Before title insurance is issued, the title insurer
performs a search on the title to determine whether any defects
occurred in prior conveyances and transfers. Through the search
and examination process, title problems are disclosed so they can
be corrected whenever possible. However, even the most careful
search process cannot locate all hidden title hazards. And in the
unfortunate event that title defects are found after the search
process, your title insurance policy will have you covered and
protect you from financial loss. Claims against your property can
be in made in over 70 forms. Examples include;
•
Mistakes in deeds, wills, and trusts
•
Forgeries in the chain of title
•
Outstanding mortgages and judgments, or a lien against
the property because the seller has not paid their taxes
•
Easements that allow construction of a road or utility
line
•
Pending legal action against the property that could affect
a purchaser
•
A claim by a previous undisclosed relative of a former
owner
You
Have a Choice of who your Title Insurer will be!
Under RESPA, (Real Estate Settlement Procedures Act) the seller
may not require a buyer, as a condition of the sale, to purchase
title insurance from any particular title company.* However, the
lender may require that you purchase title insurance from a reputable
company. In most cases a home buyer can shop for and choose a
company that meets the lender’s standards.
A lender’s title insurance policy does not
protect you if you are the purchaser.
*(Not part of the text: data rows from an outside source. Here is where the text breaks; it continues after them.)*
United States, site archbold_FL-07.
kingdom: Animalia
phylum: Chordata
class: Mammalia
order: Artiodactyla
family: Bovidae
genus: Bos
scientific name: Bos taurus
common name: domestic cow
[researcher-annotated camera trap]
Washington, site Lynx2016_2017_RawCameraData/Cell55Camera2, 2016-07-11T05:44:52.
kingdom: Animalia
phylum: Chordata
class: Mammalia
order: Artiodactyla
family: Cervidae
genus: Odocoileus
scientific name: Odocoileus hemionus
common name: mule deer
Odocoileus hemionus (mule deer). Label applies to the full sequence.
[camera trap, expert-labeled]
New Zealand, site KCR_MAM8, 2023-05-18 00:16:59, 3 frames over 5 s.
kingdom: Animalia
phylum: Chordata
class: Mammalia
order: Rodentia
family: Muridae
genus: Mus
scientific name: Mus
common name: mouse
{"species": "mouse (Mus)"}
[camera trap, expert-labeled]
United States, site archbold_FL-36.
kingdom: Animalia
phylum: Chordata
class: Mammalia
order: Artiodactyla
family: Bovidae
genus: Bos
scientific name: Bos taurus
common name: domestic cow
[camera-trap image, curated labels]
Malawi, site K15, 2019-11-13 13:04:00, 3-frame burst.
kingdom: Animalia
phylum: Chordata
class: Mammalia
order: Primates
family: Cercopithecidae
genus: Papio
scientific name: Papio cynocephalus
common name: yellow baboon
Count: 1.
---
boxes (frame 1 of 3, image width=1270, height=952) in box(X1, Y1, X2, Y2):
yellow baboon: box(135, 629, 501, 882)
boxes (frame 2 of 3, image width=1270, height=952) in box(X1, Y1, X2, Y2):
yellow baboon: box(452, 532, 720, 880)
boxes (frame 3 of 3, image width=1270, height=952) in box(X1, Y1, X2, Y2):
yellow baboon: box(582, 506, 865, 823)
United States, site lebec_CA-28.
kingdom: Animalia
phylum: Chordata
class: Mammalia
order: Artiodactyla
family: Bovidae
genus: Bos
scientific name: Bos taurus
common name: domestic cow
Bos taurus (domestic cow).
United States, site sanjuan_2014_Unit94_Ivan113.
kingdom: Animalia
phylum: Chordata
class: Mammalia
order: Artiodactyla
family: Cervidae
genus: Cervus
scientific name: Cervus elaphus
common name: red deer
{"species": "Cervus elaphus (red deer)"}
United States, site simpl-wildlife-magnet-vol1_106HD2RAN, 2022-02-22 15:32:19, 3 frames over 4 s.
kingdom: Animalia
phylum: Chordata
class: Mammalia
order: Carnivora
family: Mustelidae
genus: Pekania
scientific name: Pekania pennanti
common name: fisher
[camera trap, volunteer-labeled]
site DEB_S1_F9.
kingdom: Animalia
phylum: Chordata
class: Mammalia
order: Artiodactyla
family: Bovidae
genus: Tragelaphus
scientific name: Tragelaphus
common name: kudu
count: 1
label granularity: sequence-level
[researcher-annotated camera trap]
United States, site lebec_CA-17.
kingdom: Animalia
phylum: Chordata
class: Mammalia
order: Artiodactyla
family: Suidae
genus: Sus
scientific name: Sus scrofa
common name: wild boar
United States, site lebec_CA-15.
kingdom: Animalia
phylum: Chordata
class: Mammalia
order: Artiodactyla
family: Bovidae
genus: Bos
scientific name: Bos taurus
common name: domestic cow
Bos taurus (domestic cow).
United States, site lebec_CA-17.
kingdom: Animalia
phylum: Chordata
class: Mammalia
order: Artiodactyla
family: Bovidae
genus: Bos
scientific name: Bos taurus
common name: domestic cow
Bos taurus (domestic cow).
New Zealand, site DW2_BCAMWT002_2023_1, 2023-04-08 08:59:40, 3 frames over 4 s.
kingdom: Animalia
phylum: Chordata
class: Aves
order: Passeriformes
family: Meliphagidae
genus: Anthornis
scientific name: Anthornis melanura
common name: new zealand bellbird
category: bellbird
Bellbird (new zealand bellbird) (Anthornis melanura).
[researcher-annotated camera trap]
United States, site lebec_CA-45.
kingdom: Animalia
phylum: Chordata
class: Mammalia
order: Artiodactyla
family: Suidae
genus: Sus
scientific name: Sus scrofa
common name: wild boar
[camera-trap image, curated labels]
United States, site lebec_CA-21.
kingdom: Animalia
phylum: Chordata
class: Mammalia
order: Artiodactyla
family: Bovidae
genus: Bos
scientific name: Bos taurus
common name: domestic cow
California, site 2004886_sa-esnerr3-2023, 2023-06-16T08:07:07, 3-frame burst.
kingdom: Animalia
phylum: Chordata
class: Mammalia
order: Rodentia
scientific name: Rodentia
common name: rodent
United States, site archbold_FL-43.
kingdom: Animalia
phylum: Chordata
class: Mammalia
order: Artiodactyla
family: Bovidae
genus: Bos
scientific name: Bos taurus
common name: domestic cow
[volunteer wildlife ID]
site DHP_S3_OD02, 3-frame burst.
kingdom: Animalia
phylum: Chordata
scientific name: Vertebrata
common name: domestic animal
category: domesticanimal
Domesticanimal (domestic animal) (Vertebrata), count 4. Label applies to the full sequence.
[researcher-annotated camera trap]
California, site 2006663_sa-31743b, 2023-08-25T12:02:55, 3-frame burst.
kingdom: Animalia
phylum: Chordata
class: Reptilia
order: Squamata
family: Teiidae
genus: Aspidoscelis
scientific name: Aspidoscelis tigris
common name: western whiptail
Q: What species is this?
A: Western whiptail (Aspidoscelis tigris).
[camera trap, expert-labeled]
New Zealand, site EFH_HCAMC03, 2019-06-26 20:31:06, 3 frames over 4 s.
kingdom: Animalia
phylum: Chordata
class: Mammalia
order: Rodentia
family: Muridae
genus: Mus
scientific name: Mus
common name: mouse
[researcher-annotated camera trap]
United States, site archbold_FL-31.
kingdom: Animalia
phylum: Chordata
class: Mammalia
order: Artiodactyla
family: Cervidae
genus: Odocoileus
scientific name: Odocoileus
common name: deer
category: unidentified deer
Before you go to closing,
be sure to inquire about an owner's title insurance policy to protect
your most important investment.
*“Housing and Urban Development Subtitle B – Regulations Relating to Housing and Urban Development Chapter XX – Office of Assistant Secretary for Housing – Federal Housing Commissioner, Department of Housing and Urban Development Part 3500 – Real Estate Settlement Procedures Act
24 CFR 3500.15: Affiliated Business Arrangements
….(2) No person making a referral has required (as defined in 3500.2, “required use”) any person to use any particular provider of settlement services or business incident thereto, except if such person is a lender, for requiring a buyer, borrower or seller to pay for the services of an attorney, credit reporting agency, or real estate appraiser chosen by the lender to represent the lender’s interest in a real estate transaction, or except is such person is an attorney or law firm for arranging for issuance of a title insurance policy for a client, directly as agent or through a separate corporate title insurance agency that may be operated as an adjunct to the law practice of the attorney or law firm, as part of representation of that client in a real estate transaction.
….(c) Definitions. As used in this section:
….(9) Person who is in a position to refer settlement service business means any real estate broker or agent, lender, mortgage broker, builder or developer, attorney, title company, title agent, or other person deriving a significant portion of his or her gross income from providing settlement services.”
Protecting
your Home Investment -
How
can I be sure my property is really mine?
A simple answer: Title insurance. The purchase of your home is
usually the largest single investment you will ever make. When
you purchase a home, you also purchase several types of insurance
coverage to protect your home as well as your personal property.
Homeowner's insurance protects against loss from fire, theft,
or wind damage. Flood insurance protects homeowners against losses
associated with flooding. Title insurance protects against hidden
title hazards and defects that may threaten your financial investment
in your home.
Title Insurance is different from other types of
home insurance and is often misunderstood, but it is definitely
just as important. Title insurance emphasizes on risk prevention
rather than risk assumption and the coverage offers the best possible
protection for yourself and your investment.